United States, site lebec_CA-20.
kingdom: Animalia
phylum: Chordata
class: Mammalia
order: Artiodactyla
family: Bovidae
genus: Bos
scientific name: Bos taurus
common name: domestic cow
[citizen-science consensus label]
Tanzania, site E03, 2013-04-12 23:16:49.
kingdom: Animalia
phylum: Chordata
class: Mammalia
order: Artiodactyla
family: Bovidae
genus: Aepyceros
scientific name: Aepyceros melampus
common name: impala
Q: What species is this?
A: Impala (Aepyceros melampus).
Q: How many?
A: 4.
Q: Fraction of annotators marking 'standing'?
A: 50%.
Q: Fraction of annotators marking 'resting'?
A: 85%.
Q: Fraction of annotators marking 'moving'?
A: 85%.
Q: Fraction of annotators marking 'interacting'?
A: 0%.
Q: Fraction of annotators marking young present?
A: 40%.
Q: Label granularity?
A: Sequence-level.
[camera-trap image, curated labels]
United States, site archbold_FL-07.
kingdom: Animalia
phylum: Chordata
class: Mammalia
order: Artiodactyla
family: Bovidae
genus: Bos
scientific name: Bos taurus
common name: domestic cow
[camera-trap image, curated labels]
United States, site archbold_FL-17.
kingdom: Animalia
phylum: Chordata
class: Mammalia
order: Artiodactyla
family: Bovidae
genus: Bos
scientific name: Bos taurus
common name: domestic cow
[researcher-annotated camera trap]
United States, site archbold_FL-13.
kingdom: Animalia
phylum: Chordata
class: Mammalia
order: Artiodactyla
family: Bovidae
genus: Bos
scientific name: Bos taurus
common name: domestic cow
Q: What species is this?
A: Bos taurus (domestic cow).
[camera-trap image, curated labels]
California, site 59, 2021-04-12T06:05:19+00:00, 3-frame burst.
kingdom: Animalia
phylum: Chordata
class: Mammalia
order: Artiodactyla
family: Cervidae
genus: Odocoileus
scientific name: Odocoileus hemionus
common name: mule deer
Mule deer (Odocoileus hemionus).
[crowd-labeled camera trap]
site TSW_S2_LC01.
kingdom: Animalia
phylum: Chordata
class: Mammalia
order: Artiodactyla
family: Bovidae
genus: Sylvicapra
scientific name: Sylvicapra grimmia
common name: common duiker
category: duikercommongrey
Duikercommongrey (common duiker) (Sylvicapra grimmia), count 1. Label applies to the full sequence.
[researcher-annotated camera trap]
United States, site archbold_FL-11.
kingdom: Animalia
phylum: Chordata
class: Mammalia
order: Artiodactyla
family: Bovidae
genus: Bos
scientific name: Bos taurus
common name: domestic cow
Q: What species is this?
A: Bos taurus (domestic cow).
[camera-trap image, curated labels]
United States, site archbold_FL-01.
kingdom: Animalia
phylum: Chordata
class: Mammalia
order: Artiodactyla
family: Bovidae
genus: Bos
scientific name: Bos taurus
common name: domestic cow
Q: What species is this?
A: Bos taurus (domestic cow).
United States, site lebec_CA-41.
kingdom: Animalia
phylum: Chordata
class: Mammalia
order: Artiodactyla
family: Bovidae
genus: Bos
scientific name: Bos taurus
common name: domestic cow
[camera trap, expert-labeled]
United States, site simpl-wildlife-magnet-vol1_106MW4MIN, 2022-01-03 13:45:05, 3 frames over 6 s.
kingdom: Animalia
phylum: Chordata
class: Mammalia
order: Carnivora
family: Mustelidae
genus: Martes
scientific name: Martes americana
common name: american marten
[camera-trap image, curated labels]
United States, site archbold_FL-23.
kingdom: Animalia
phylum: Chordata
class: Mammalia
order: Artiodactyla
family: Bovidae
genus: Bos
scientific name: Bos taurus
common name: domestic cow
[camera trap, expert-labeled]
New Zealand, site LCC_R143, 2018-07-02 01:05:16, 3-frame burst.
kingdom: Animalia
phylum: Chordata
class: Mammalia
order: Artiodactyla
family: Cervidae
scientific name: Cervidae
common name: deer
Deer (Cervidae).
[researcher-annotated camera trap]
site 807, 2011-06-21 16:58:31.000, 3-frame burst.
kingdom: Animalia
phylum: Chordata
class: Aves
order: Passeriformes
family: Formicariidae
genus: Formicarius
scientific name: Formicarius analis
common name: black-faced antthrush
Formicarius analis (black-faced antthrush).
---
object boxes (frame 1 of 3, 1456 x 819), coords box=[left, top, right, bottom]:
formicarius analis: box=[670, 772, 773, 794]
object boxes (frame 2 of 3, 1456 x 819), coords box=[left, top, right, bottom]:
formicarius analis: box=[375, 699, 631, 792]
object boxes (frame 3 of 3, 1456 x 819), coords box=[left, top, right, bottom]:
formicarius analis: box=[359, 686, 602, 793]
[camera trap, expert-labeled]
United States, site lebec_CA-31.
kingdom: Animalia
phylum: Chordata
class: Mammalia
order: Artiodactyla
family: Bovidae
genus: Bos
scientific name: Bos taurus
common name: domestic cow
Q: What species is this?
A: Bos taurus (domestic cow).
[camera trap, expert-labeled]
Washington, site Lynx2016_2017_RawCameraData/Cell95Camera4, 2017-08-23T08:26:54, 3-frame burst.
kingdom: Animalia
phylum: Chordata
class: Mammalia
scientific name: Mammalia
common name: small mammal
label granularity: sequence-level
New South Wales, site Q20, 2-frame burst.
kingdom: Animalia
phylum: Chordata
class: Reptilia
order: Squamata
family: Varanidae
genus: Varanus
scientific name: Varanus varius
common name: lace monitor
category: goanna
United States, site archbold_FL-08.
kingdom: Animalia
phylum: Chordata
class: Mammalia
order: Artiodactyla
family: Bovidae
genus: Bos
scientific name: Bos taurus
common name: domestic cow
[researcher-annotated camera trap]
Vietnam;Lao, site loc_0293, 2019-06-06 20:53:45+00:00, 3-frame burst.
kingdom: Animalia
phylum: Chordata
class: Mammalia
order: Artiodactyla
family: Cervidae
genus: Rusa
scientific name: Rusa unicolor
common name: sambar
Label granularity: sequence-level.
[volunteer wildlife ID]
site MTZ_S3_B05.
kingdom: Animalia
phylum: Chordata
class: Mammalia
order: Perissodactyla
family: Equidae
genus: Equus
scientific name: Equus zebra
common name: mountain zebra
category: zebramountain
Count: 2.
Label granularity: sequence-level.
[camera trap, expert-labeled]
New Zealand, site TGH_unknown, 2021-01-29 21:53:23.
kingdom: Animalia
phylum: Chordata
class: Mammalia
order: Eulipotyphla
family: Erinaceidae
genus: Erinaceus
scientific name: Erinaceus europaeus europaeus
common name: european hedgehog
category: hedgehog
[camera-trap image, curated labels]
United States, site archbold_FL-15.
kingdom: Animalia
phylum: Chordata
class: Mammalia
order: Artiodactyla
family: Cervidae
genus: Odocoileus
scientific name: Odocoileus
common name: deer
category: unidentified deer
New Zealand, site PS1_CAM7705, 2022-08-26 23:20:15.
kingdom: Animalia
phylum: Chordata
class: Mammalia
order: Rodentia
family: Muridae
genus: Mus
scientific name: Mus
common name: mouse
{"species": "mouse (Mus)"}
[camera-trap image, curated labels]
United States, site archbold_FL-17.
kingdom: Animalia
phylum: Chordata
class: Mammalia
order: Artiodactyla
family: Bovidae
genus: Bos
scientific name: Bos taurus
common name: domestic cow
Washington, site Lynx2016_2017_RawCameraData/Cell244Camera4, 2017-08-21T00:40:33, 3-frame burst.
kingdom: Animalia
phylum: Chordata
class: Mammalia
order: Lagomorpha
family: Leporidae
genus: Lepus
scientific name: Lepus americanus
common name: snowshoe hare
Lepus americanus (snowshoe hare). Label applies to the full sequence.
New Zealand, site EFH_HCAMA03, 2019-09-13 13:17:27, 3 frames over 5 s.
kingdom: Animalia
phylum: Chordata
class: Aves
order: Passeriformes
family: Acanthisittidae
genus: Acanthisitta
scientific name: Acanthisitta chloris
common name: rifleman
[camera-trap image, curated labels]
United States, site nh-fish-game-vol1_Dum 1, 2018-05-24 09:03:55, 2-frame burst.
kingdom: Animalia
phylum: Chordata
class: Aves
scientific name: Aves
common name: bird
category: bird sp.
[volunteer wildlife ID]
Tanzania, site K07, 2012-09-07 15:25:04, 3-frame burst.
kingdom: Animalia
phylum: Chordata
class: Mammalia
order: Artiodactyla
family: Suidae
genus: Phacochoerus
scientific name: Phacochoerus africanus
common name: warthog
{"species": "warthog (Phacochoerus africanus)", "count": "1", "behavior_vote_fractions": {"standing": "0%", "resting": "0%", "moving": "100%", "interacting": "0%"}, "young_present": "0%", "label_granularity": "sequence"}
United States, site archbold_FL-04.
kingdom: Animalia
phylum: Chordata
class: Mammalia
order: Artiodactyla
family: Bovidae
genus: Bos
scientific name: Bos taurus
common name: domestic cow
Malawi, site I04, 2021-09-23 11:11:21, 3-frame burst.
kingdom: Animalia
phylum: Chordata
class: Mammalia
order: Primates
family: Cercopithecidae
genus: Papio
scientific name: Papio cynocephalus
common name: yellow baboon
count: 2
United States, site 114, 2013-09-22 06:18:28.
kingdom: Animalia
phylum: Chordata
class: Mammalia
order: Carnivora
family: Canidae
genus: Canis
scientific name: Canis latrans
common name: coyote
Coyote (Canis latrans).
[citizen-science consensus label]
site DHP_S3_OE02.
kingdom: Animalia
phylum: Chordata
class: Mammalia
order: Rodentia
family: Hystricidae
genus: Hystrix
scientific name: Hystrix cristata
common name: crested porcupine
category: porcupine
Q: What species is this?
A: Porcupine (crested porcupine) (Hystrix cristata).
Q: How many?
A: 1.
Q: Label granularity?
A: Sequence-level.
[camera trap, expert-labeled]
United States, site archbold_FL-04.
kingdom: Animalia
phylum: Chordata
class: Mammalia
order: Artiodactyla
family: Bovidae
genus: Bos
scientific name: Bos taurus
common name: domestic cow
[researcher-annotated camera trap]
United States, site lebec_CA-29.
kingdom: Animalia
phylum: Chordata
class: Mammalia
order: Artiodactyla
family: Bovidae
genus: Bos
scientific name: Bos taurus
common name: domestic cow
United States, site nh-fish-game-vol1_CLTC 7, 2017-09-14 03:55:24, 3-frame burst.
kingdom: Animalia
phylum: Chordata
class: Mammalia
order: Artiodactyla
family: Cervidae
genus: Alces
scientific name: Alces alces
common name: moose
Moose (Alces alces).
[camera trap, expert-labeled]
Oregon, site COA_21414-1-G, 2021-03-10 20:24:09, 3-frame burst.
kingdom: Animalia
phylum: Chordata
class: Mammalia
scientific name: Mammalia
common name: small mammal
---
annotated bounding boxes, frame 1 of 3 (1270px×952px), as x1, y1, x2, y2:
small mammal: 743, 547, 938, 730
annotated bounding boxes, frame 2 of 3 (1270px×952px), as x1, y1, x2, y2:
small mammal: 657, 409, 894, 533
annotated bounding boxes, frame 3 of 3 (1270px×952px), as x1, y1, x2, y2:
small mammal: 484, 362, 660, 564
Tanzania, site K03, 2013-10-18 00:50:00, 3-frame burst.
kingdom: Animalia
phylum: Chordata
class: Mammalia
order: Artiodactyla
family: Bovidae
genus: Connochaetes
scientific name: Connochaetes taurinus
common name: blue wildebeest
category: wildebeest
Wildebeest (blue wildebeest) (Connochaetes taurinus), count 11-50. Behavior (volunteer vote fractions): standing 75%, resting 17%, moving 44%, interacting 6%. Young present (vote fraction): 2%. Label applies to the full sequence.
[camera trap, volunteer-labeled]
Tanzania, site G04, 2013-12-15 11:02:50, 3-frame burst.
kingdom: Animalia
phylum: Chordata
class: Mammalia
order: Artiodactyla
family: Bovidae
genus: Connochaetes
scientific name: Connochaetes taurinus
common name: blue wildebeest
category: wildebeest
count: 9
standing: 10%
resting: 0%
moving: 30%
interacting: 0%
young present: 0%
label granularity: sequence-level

========================================

- [Directions for this task]
What is needed is a verbatim copy of every line in the records above from the one containing "order: Primates" down to the one containing "category: porcupine", both included, and nothing more.

- [Expected output]
order: Primates
family: Cercopithecidae
genus: Papio
scientific name: Papio cynocephalus
common name: yellow baboon
count: 2
United States, site 114, 2013-09-22 06:18:28.
kingdom: Animalia
phylum: Chordata
class: Mammalia
order: Carnivora
family: Canidae
genus: Canis
scientific name: Canis latrans
common name: coyote
Coyote (Canis latrans).
[citizen-science consensus label]
site DHP_S3_OE02.
kingdom: Animalia
phylum: Chordata
class: Mammalia
order: Rodentia
family: Hystricidae
genus: Hystrix
scientific name: Hystrix cristata
common name: crested porcupine
category: porcupine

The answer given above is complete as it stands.